Hü oder Hopp? Oder doch was ganz anderes?


Die Baden-Württembergische Landesregierung hadert gerade mit sich selbst ob sie das Stuttgarter Verwaltungsgerichtsurteil vom 28.07.2017 anerkennen soll oder nicht. Dieses hatte Fahrverbote, die auch vom Land selbst verhängt werden könnten, wenn der Bund nicht tätig wird, für hoch mit Stickoxiden belastete Stuttgarter Straßen empfohlen. Die Nachrüstung der Fahrzeuge mit Software sei wirkungslos, so das Stuttgarter Verwaltungsgericht.
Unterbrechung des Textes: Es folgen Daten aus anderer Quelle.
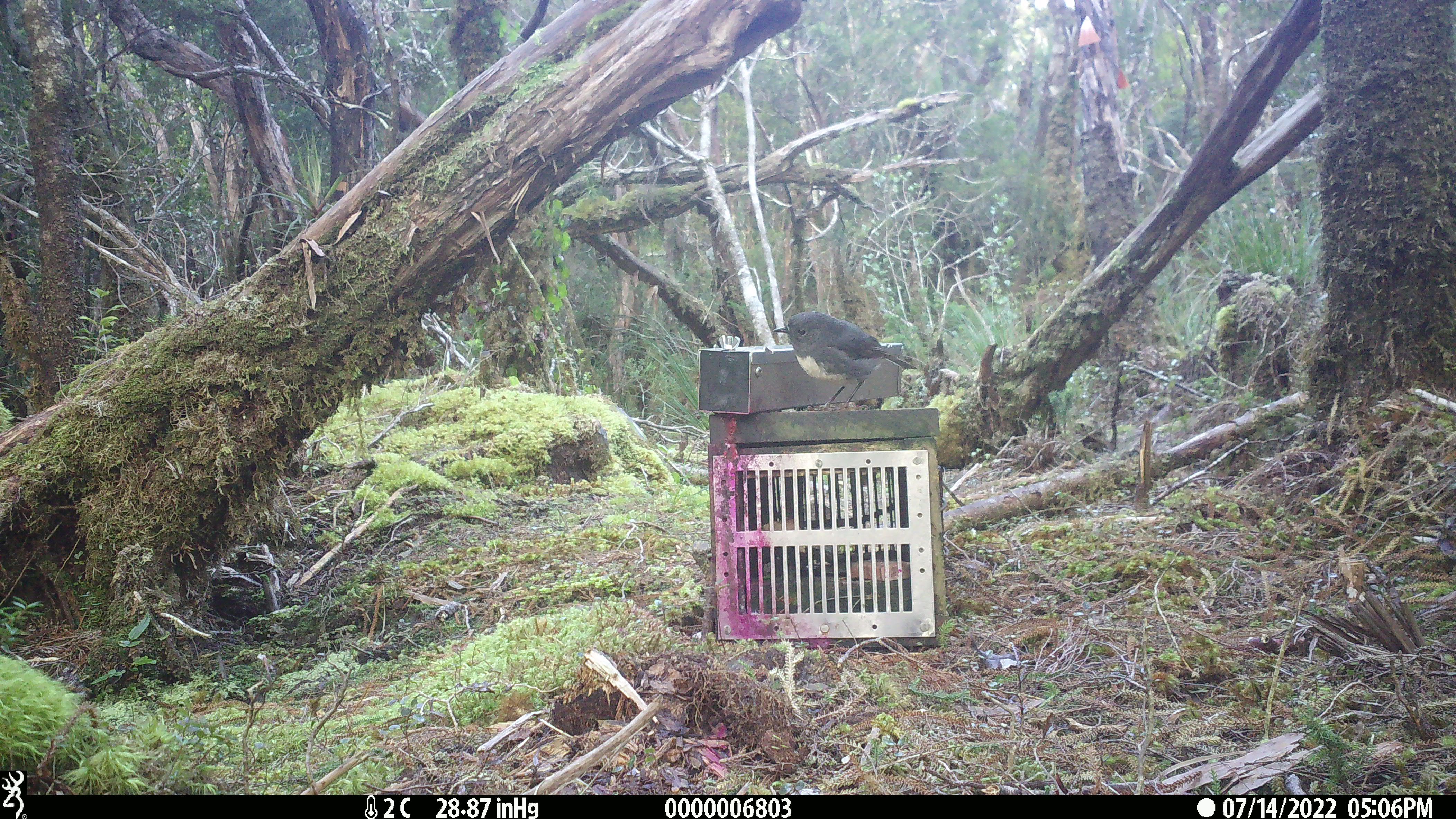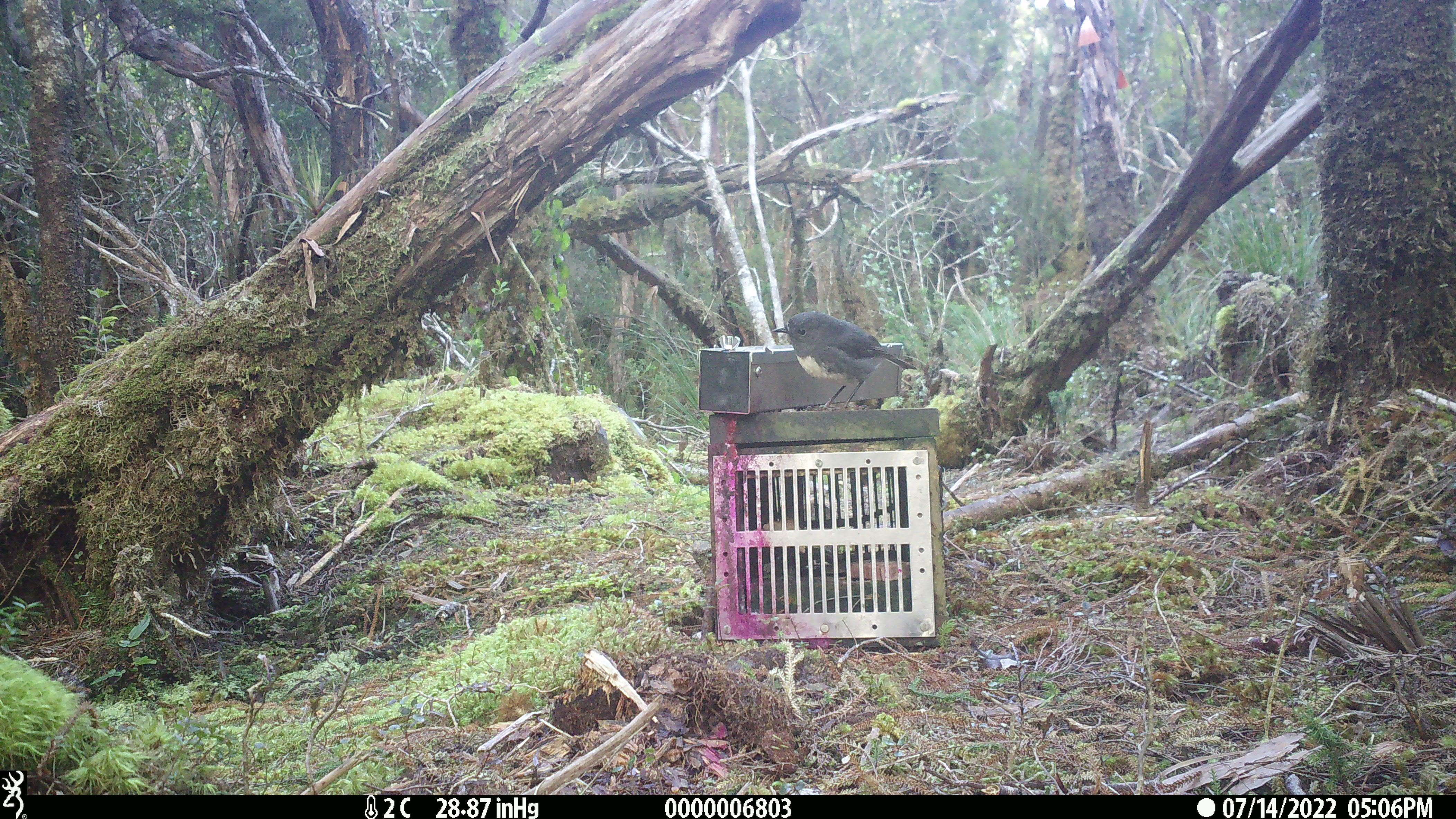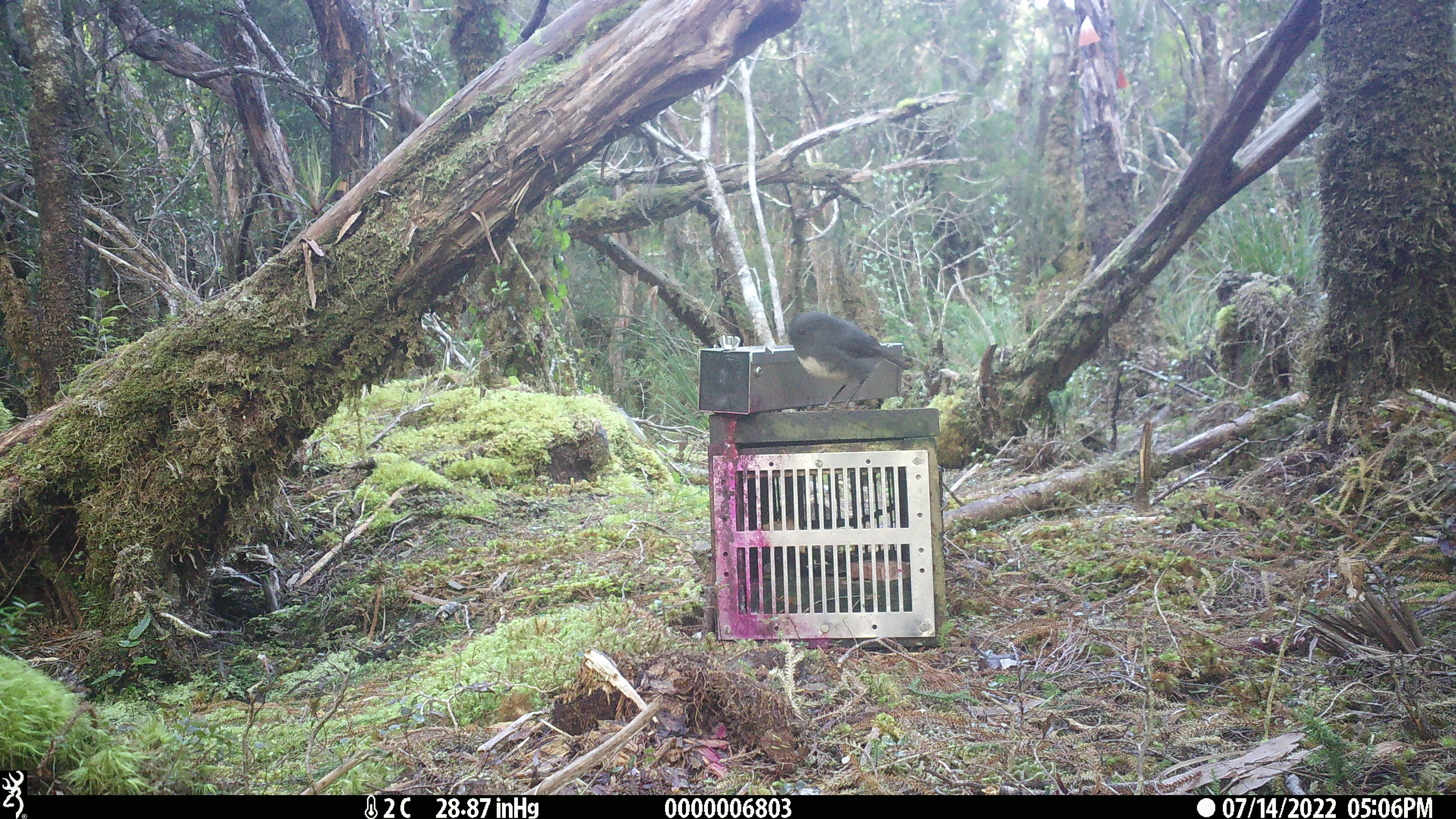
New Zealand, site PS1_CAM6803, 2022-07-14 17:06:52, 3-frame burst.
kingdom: Animalia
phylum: Chordata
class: Aves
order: Passeriformes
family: Petroicidae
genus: Petroica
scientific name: Petroica australis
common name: new zealand robin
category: robin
Robin (new zealand robin) (Petroica australis).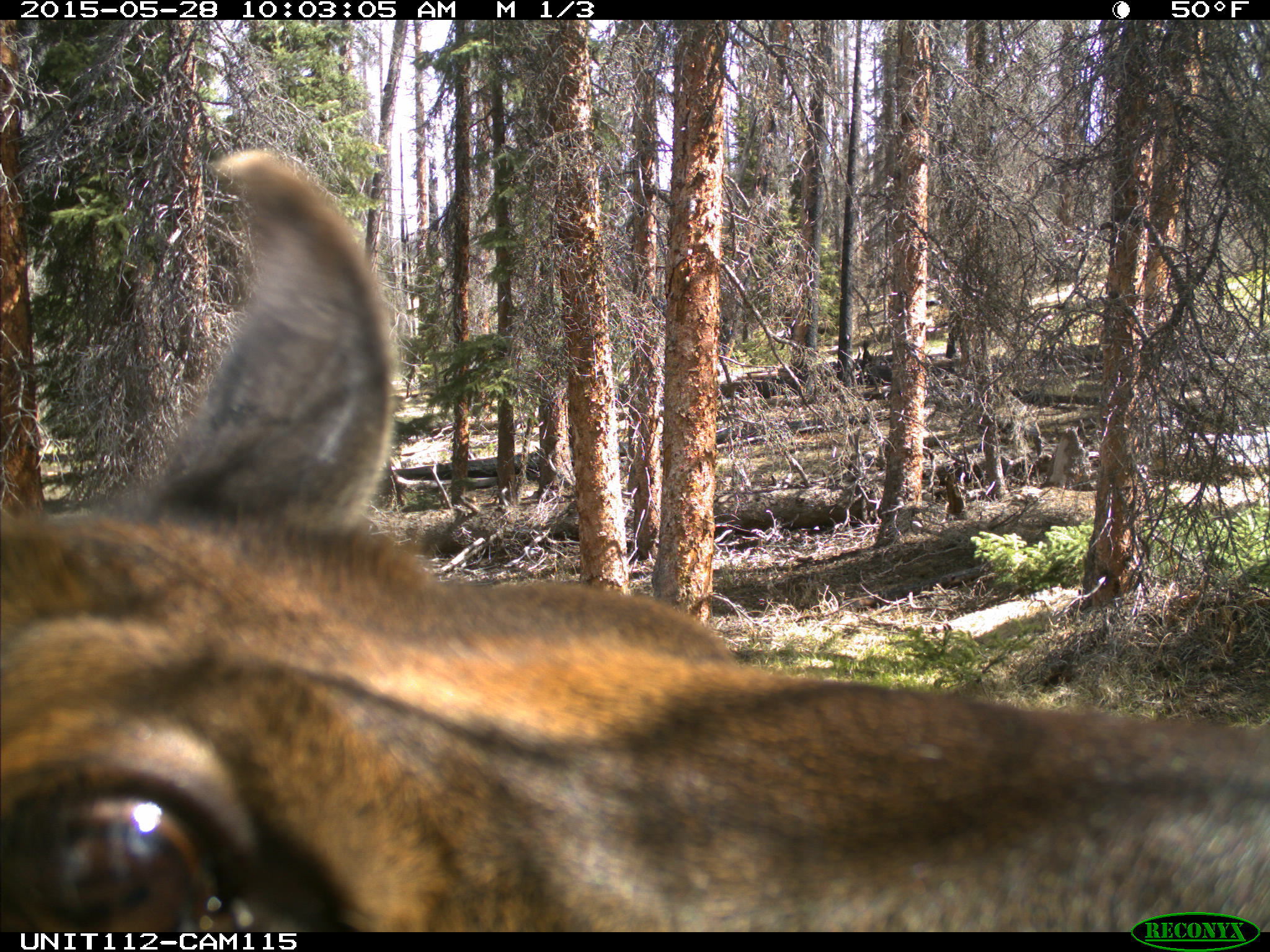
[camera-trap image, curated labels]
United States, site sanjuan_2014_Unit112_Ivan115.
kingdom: Animalia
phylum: Chordata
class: Mammalia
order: Artiodactyla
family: Cervidae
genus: Cervus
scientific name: Cervus elaphus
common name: red deer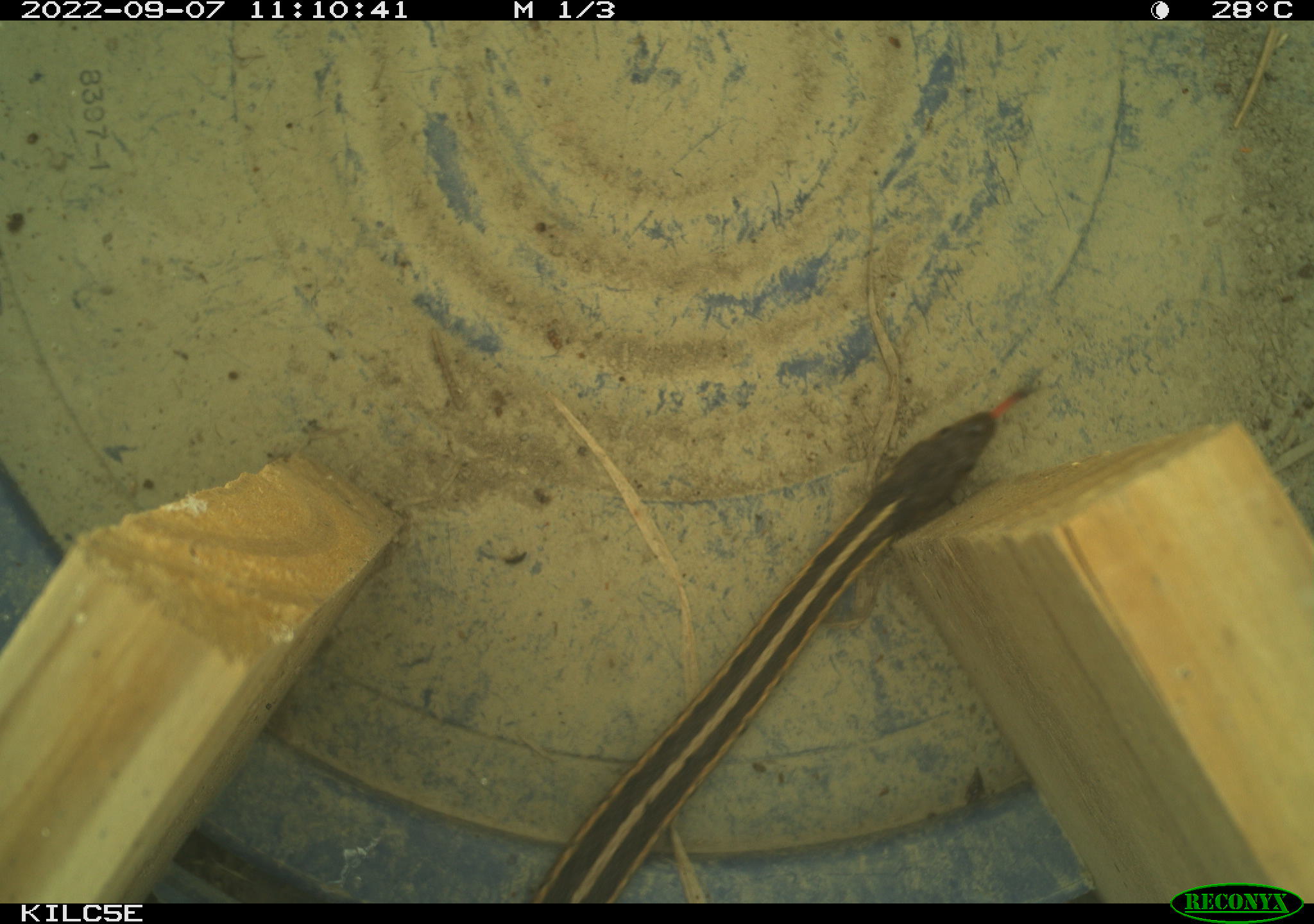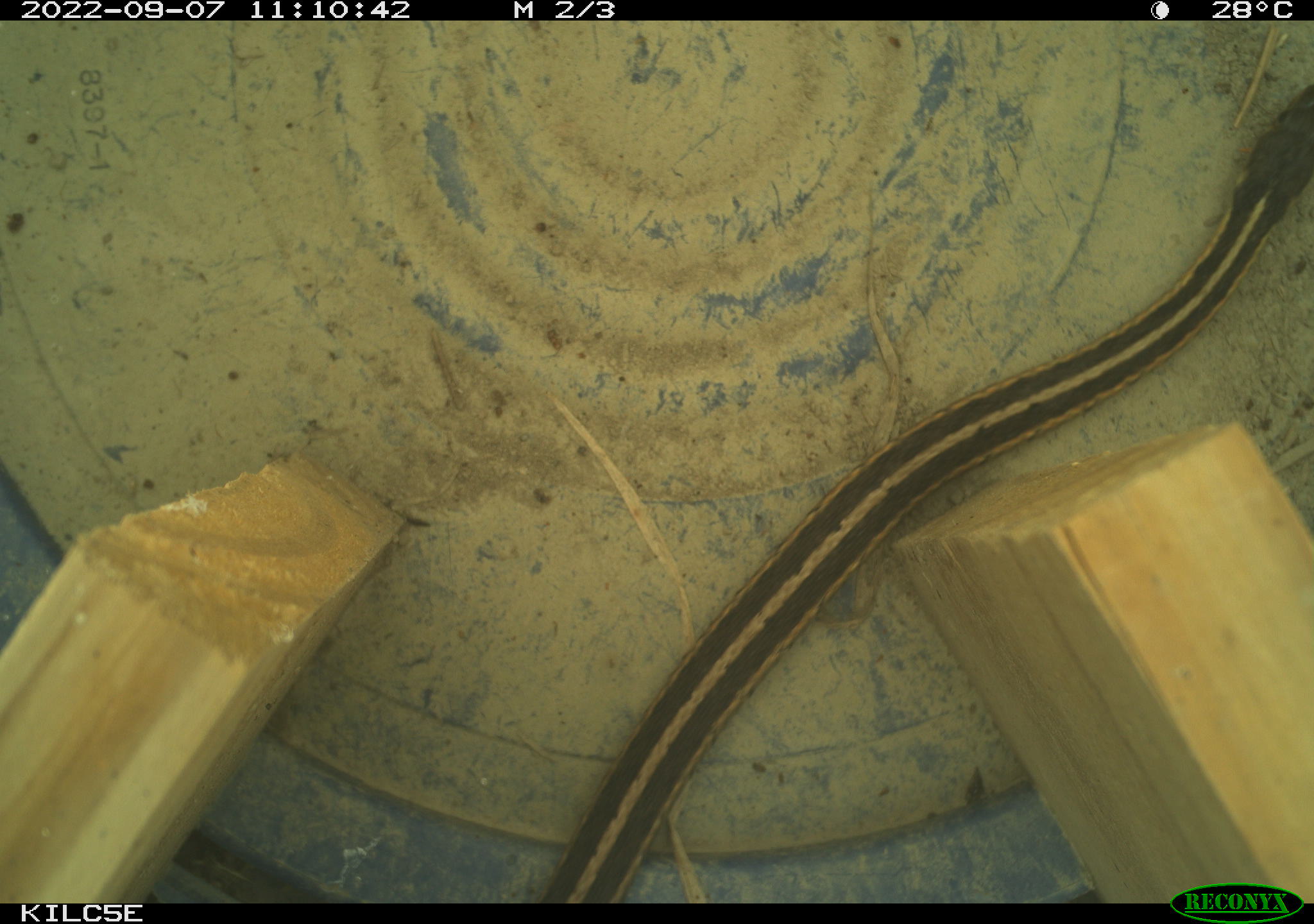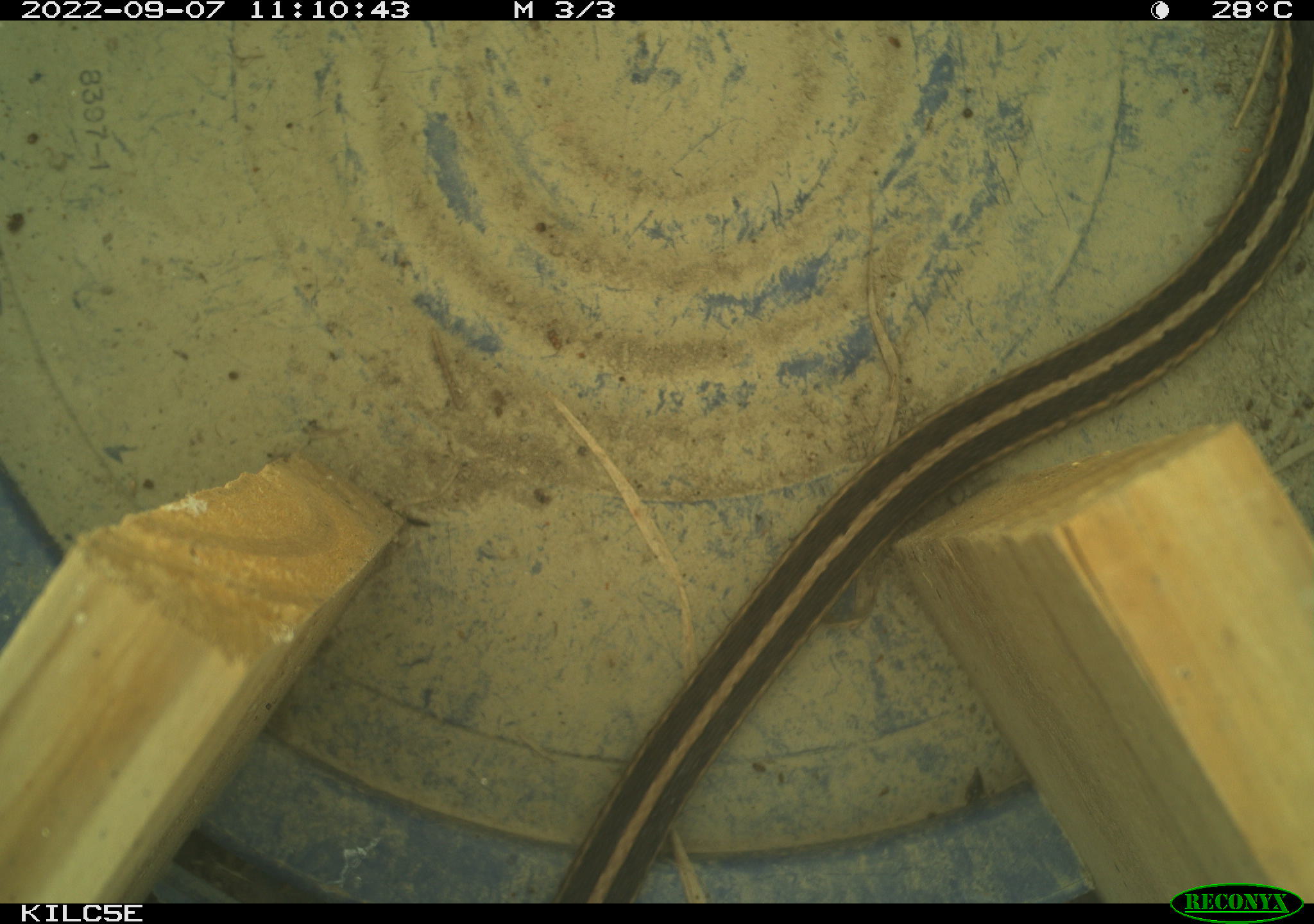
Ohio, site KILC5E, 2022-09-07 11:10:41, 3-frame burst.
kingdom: Animalia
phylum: Chordata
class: Reptilia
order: Squamata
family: Colubridae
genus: Thamnophis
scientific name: Thamnophis sirtalis sirtalis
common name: eastern gartersnake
Eastern gartersnake (Thamnophis sirtalis sirtalis).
Die möglichen Optionen für die Landesregierung sehen so aus:

  1. Annahme. Das wünschen sich einige der Grünen, auch in der Landesfraktion. Auch etliche Umweltschutzorganisationen wie Greenpeace und die Deutsche Umwelthilfe plädieren dafür.
  2. Berufung. Das ist der Wunsch der CDU. Die Berufung würde sich über Jahre hinziehen und somit eine Hängepartie für alle Anwohner bedeuten und bei der Berufung wird komplett neu verhandelt, das gefällte Urteil wäre null und nichtig.
  3. Der Gang nach Leipzig zum Bundesverwaltungsgericht ist die wahrscheinlichste Option, da sie sowohl die CDU als auch die Grünen mit Bauchschmerzen mittragen würden. Dadurch würde das Verfahren zwar auch verlängert, aber nur um ca. 1 Jahr und das Verwaltungsgericht in Leipzig würde nur die rechtlichen Aspekte des Urteils prüfen (also ob Verfahrensfehler aufgetreten sind). Das Urteil selbst würde nicht geprüft werden, anders bei der Berufung.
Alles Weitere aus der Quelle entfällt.